With each subsequent release, the liquid-voiced Rahsaan Patterson edges closer to the outskirts of r&b. Originally lumped in with that group of singers that formed the “neo-soul” movement in the late ’90s and early ’00s, Patterson cut his teeth on accessible (albeit very accomplished) soul throwbacks; his output this millennium isn’t overly abstract or gratingly experimental – far from it – but his willingness to expand outward and expound on his unique sensibilities have granted him immeasurable artistic success. Wines & Spirits thrilled eardrums in 2007 – it’s a terrific album, in case you were wondering, peppering gushing ballads into an exhilarating stew of funk corkers and 70’s soul rave-ups hand-crafted for Heaven’s dance floors – and the intervening years have whetted appetites for the newest release by an artist that, if his career followed his impressive upward trajectory, promised to be his best yet. Fortunately, Bleuphoria doesn’t disappoint.
In fact, it enthralls almost immediately; brazenly, Patterson opens Bleuphoria with a dreamy cover of The Flamingos’ “I Only Have Eyes For You”. It’s the kind of cover that sounds passe on paper – it’s basically a standard, after all, covered into oblivion by scores of artists before Rahsaan – but works like gangbusters in practice, due to a spacey electro arrangement and an ecstatic, elastic lead vocal. And there it is – Rahsaan has worked his magic again, and all is well with the world. “Ghost” traffics in late-80s Prince vibes, insidiously funky and with an unbridled squeal crouching in the background, springing up every few bars or so; Faith Evans drops background vocals into infectious head-nodder “Crazy (Baby)”, to excellent effect; a chorale of layered Pattersons snakes through the very heart of single “Easier Said Than Done”, cutting right through an ominous bed of Sign o’ the Times funk.
Cohesion has never been one of Patterson’s selling points – not because he’s incapable of it, no, but because he’s fond of thrilling stylistic detours and sudden left turns – but here’s what’s terrific about Bleuphoria: this is an album, first and foremost, a work of musical art that flows nicely and allows the listener to settle into a very specific vibe for the record’s duration. In the digital age, this is not a feat to be dismissed lightly – even the best examples of the art form seem to be reaching for some single appeal, and the worst ones attempt to position every track as a potential smash hit. Truth is, that electro-funk vibe that characterizes the first few songs generally carries through the rest of the album; considering that Patterson’s sphere of influence seems to always contain more than a little bit of prime-era Prince and Chaka Khan, it works way, way more often than it doesn’t, and “doesn’t work” is all relative in Patterson’s musical universe. “6 A.M.”, for example, is a minor track, coming and going quickly and leaving little impact; but it doesn’t feel expendable, just a particular installment of the vibe that doesn’t manage to stick out. Patterson makes up for this in other areas, naturally – “Mountain Top” is a slow-simmering gospel number that crash-lands into a heavenly Andrae Crouch Singers vocal arrangement, for example, and it’s an absolute monolith of a track that practically demands attention. Meanwhile, “Insomnia” seems to traffic in the same slow-burn vibes of the rest of the record, a militant, insistent drumbeat and a hushed, passionate vocal; and then, a massive, stomping power-ballad chorus, and nirvana has been achieved.
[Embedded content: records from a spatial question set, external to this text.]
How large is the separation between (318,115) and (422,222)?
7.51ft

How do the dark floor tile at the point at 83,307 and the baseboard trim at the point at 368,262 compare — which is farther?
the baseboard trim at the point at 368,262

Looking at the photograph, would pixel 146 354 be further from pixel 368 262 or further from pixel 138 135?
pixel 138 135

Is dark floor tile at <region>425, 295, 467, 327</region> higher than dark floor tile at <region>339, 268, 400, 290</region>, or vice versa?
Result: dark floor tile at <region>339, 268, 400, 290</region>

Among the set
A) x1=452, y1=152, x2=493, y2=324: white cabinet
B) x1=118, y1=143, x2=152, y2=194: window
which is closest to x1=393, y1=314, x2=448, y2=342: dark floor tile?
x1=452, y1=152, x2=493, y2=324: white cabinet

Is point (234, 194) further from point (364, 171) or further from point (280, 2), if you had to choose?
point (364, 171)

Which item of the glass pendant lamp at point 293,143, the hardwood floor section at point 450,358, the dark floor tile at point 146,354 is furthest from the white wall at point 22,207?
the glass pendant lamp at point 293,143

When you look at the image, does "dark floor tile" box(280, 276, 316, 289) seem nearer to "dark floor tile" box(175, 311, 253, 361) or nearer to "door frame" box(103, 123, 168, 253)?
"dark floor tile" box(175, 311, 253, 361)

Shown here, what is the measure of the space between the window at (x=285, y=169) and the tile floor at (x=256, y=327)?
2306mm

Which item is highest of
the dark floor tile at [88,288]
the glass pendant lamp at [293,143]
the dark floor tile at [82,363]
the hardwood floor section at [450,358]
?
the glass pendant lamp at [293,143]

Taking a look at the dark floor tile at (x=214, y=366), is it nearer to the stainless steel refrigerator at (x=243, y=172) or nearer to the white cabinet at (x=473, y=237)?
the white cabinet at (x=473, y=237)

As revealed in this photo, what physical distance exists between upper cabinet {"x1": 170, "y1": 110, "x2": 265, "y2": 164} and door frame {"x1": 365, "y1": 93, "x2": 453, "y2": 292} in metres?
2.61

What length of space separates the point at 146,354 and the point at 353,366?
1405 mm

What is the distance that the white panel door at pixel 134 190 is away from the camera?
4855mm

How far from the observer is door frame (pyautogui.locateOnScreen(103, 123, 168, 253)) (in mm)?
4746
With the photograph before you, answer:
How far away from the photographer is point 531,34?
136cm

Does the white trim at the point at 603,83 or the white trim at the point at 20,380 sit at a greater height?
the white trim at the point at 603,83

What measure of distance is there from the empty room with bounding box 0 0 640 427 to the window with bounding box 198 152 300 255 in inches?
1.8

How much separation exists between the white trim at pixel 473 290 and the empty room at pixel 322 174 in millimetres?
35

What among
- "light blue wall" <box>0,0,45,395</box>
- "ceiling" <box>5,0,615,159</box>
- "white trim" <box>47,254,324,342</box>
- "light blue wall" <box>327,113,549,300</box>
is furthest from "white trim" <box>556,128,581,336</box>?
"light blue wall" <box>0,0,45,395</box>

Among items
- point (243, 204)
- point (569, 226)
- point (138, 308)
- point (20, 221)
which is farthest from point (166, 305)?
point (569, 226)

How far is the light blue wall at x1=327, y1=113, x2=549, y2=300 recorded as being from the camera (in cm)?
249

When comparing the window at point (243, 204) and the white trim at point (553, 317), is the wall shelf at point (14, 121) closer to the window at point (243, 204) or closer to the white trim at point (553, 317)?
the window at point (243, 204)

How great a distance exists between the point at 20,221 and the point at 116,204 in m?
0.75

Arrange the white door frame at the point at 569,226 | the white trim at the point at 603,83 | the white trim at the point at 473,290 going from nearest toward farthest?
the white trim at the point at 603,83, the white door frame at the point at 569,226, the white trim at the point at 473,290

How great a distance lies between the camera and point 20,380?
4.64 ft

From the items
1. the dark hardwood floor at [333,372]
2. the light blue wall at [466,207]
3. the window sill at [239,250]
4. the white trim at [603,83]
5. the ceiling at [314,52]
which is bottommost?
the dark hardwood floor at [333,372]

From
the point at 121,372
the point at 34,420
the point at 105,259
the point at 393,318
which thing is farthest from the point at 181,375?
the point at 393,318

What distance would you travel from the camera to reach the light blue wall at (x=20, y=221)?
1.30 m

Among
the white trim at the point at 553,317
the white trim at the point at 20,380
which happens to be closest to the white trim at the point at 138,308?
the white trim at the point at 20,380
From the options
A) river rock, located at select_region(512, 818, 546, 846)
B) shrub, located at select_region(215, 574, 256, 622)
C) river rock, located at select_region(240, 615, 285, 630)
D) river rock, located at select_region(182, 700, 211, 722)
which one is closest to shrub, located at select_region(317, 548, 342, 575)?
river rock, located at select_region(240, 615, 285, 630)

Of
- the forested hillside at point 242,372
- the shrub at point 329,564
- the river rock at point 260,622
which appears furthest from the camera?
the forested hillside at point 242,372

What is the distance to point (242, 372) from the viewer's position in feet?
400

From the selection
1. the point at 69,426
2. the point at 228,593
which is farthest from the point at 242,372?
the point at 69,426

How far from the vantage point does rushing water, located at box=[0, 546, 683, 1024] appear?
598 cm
With one foot planted firmly in the retro-soul camp with the likes of Anthony Hamilton and the other in outer space with Erykah Badu and Van Hunt, Rahsaan is the best of r&b’s both worlds. Blessed with an octave-scaling, silky-smooth singing voice, he’s a gifted arranger with a knack for sending his songs into the mysterious caverns on the outskirts of their landscapes, and even innovative enough to apply AutoTune, mainstream pop and r&b’s most increasingly irritating crutch, to terrific effect, deploying only when the song calls for Rahsaan to sound like he’s just descended from the mothership with Andre 3000. Not since Me’shell Ndegeocello has someone in this genre been so devil-may-care about their whims and peculiarities; and, indeed, not since Me’shell have such stylistic gambits been employed so beguilingly. An intoxicating record that repeatedly tries to lasso the moon and sticks the landing every time, Bleuphoria has a solid shot at being the best r&b record of the year.